The moderator asked if the homosexual could accept himself if society didn’t accept him. The conclusion was that it was very difficult, indeed. The moderator asked if there were cultural factors in the present making for more homosexuality. Miss Kelley asked if homosexuality were [sic] growing or just being more talked about. She cited Kinsey’s books as examples. The moderator said that the matter of national “security” had focussed attention on this problem. He mentioned blackmail potential as part of the “security problem”.

Laidlaw said that a homosexual was not necessarily neurotic or psychotic, but that he was more likely to be in certain ways, due mainly to the pressures of public opinion which caused him to have to hide and cover up his actions and desires. Dean Swift was concerned as to the shock children experienced when approached by adult males. Laidlaw said that that depended on the predisposition of the child. Miss Kelley said that she was not worried about the “predisposition of the child,” but that the American Law Institute wished to protect any child from the traumatic shock of any sexual attack.

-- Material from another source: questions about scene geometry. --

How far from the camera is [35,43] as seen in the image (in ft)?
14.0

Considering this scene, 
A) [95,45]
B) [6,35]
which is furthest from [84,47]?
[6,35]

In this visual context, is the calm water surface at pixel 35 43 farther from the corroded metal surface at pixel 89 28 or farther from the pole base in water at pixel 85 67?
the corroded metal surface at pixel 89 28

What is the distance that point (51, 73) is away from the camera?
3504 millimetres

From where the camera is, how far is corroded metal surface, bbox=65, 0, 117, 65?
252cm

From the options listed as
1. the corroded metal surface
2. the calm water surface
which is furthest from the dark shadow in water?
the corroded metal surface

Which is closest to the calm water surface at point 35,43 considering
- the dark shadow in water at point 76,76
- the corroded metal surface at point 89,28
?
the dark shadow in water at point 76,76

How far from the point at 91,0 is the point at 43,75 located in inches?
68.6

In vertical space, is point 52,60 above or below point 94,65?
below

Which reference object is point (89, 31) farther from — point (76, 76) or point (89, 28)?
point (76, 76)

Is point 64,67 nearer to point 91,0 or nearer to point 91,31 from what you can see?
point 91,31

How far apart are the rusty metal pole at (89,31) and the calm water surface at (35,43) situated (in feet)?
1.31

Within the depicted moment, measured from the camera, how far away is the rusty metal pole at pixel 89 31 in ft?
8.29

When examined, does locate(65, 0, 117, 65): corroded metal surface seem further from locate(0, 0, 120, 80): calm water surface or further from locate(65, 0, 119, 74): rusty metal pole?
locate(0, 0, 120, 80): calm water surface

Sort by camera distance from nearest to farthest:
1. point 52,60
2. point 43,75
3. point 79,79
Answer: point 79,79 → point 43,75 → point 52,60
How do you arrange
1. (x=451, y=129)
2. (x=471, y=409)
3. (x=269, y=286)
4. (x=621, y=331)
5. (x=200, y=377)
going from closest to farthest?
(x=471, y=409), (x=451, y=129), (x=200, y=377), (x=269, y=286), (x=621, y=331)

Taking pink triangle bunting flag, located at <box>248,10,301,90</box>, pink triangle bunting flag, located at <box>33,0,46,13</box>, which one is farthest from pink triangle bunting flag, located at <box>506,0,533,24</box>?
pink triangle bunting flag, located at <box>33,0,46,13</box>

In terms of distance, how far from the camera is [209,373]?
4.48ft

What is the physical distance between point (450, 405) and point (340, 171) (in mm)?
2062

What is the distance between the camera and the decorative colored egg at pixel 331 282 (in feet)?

Despite the obvious prejudices, the program was (for 1956) relatively evenhanded and balanced — as balanced as a program like this could be where people were talking about another group of people who weren’t in the room. But even without the presence of a genuine gay person on the panel, the program proved controversial; New York’s Francis Cardinal Spellman threatened to have NBC affiliate WRCA’s broadcasting license revoked.

California’s Prop 8 Declared Unconstitutional in Federal District Court: 2010. It’s hard to believe that only three years have passed since Federal Judge Walker Vaughn’s decision declaring California’s Proposition 8 unconstitutional. We’ve been following the case so closely that it now seems like a lifetime ago. Judge Walker’s findings were far-reaching, saying that Prop 8 could not withstand any level of scrutiny under the Constitution’s Equal Protection Clause.

The case then went to the Ninth Circuit Court of Appeals, which narrowed Judge Walker’s ruling considerably, holding that the key thing that made Prop 8 unconsitutional was that it took away a right from just one group of people who already enjoyed that right. According to the three judge Appeals panel, ” Withdrawing from a disfavored group the right to obtain a designation with significant societal consequences is different from declining to extend that designation in the first place, regardless of whether the right was withdrawn after a week, a year, or a decade. The action of changing something suggests a more deliberate purpose than does the inaction of leaving it as it is.”

The decision was then appealed to the U.S. Supreme Court, which took the case, heard oral arguments, and then on June 26, 2013, decided that Prop 8’s supporters didn’t have standing to appeal to the Ninth Circuit. That kicked the entire case back down and left Judge Walker’s ruling the final word on Prop 8. Two days later, gays were marrying again, after a nearly three year interruption to marriage equality.

If you know of something that belongs on the agenda, please send it here. PLEASE, don’t forget to include the basics: who, what, when, where, and URL (if available).

RobNYNY1957

August 4th, 2013

It’s worth pointing out that Cardinal Spellman was a homosexual.

http://nypress.com/cardinal-spellmans-dark-legacy/

TomTallis

August 4th, 2013

The hiatus in equal marriages in California was closer to five years.

TomTallis

August 4th, 2013

I only bring that up because today is the fifth anniversary of our California wedding…

Phil

August 4th, 2013

I never realized the Catholic Church was able to revoke any kind of licenses.